Der Text:
:::

«Über Musik reden ist wie Architektur tanzen.» Das ist das gängigste und zugleich umstrittenste Zitat über den Sinn der Logik, angewandt auf Gebiete wie die Kunst, die keiner Logik gehorchen.

Das ebenso schöne wie unbestimmte Zitat wird regelmässig Frank Zappa zugeschrieben, aber auch Elvis Costello oder Bob Dylan, während zuverlässigere Äusserungen auf den amerikanischen Schauspieler und Komiker Martin Mull weisen.

Jenseits dieser Unklarheit steht die Frage nach dem Sinn des Aphorismus: Wörter – Logos – zu verwenden, um etwas Nonverbales zu beschreiben, führt zu einem ebenso unergiebigen (wenn nicht ungeschickten oder gar lächerlichen) Resultat, wie wenn man den Sinn eines Gebäudes mit einer Arm- und Beinbewegung erfassen wollte.

Musik kann ausschliesslich gehört werden, daher bildet nur der Höreindruck die symbolisch-semantische Welt dieser Kunst wirklich ab.

Warum also, wenn es doch keinen Sinn hat, sprechen wir weiterhin über Musik?

Eine erste Antwort ist praktischer Natur: Über Musik zu reden dient dazu, sie von einem Blumenkohl, einem Lächeln oder einer Pandemie zu unterscheiden. Denn es gibt sie, diese «Musik», sowohl in der realen Welt – bestehend aus tatsächlich wahrnehmbaren Objekten – wie im Reich der Vorstellungen. Und darüber zu sprechen hilft, sich dieser Existenz gewahr zu werden.

Über Musik zu reden dient auch dazu, dass die Erfahrungen, die uns berühren, eine Spur hinterlassen. Indem wir unsere Handlungen und Gefühle im Zusammenhang mit Musik beschreiben, entsprechen wir einem grundlegenden menschlichen Bedürfnis, nämlich uns und anderen gegenüber Rechenschaft abzulegen über unsere Existenz. Mitteilen, was unser Leben mit Musik zu tun hat, wird zu einer ebenso plausiblen Bestätigung unserer Existenz, wie manches andere auch.

:::

Gezeigtes Material:
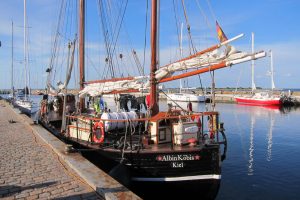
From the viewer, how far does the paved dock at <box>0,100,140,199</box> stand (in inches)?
273

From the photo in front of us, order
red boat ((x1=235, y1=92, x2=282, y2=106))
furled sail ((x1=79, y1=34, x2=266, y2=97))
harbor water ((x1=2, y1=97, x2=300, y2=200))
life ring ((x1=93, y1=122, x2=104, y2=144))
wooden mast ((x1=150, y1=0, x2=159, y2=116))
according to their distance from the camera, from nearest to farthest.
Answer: furled sail ((x1=79, y1=34, x2=266, y2=97)) < life ring ((x1=93, y1=122, x2=104, y2=144)) < harbor water ((x1=2, y1=97, x2=300, y2=200)) < wooden mast ((x1=150, y1=0, x2=159, y2=116)) < red boat ((x1=235, y1=92, x2=282, y2=106))

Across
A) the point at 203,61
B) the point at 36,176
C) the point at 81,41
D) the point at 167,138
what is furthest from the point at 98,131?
the point at 81,41

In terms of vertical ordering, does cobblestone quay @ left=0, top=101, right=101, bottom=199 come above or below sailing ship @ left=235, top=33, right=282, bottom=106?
below

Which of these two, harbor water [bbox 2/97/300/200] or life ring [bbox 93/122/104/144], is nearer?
life ring [bbox 93/122/104/144]

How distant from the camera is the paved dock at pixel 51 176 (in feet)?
22.7

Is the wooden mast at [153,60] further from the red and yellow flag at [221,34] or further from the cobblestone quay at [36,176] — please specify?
the cobblestone quay at [36,176]

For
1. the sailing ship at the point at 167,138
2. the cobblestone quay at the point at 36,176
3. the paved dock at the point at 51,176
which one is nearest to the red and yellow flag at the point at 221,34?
the sailing ship at the point at 167,138

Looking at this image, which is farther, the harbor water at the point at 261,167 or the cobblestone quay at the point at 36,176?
the harbor water at the point at 261,167

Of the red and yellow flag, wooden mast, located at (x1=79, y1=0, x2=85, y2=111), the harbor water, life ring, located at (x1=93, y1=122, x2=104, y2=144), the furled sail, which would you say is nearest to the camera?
the furled sail

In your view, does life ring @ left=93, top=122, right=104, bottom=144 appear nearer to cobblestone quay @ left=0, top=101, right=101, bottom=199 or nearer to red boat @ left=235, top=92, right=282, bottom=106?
cobblestone quay @ left=0, top=101, right=101, bottom=199

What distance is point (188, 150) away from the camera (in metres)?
8.98

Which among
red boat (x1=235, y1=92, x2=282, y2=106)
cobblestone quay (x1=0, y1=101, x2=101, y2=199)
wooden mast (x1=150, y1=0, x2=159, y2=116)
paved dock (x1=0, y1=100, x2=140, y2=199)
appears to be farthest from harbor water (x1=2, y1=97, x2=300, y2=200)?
red boat (x1=235, y1=92, x2=282, y2=106)


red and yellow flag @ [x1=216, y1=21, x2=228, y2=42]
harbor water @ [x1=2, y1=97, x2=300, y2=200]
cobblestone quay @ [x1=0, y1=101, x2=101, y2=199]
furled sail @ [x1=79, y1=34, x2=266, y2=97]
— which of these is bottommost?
harbor water @ [x1=2, y1=97, x2=300, y2=200]

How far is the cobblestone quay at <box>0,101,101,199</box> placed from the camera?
6945mm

:::

Die Aufgaben:
a) Stimmen die folgenden Aussagen mit dem Text über das Reden über Musik überein? Antworten Sie jeweils mit Ja oder Nein und zitieren Sie die entscheidenden Worte wörtlich.
(i) Das Zitat wird regelmäßig Frank Zappa zugeschrieben.
(ii) Musik kann gesehen und gehört werden.
(iii) Über Musik zu reden hilft, sie von einem Blumenkohl zu unterscheiden.
b) Setzen Sie den Text über das Reden über Musik nach seinem letzten Satz mit einigen Sätzen fort.
Das Material steht in keinem Zusammenhang mit dem Text über das Reden über Musik.

Die Lösungen:
a)
(i) Ja: «wird regelmässig Frank Zappa zugeschrieben»
(ii) Nein: «Musik kann ausschliesslich gehört werden»
(iii) Ja: «Über Musik zu reden dient dazu, sie von einem Blumenkohl, einem Lächeln oder einer Pandemie zu unterscheiden.»

b)
Indem wir kommunizieren, entsteht zudem eine höhere Ebene des «Redens über Musik», eine Ebene, auf der wir gemeinsame Werte aufbauen; eine Ebene auch mit kulturellen Nuancen, denn beim Argumentieren rund um Musik bringen wir uns ein, wir zeigen, wer wir sind, und wir hinterlassen Spuren unserer Identität.

Die höchste Stufe des Redens über Musik schliesslich lässt dem Bewusstsein Gerechtigkeit widerfahren, den objektiven, übertragbaren und universellen Werten, die ausgewählten menschlichen Erfahrungen entspringen. Einem Bewusstsein, das wir alle zugleich empfangen und weitergeben.

Schliesslich ist Reden über Musik so unverzichtbar wie Reden über sich selbst. Denn am Ende ist der Mensch Wort und es scheint, so schreibt es der Evangelist Johannes, als wäre Gott das auch.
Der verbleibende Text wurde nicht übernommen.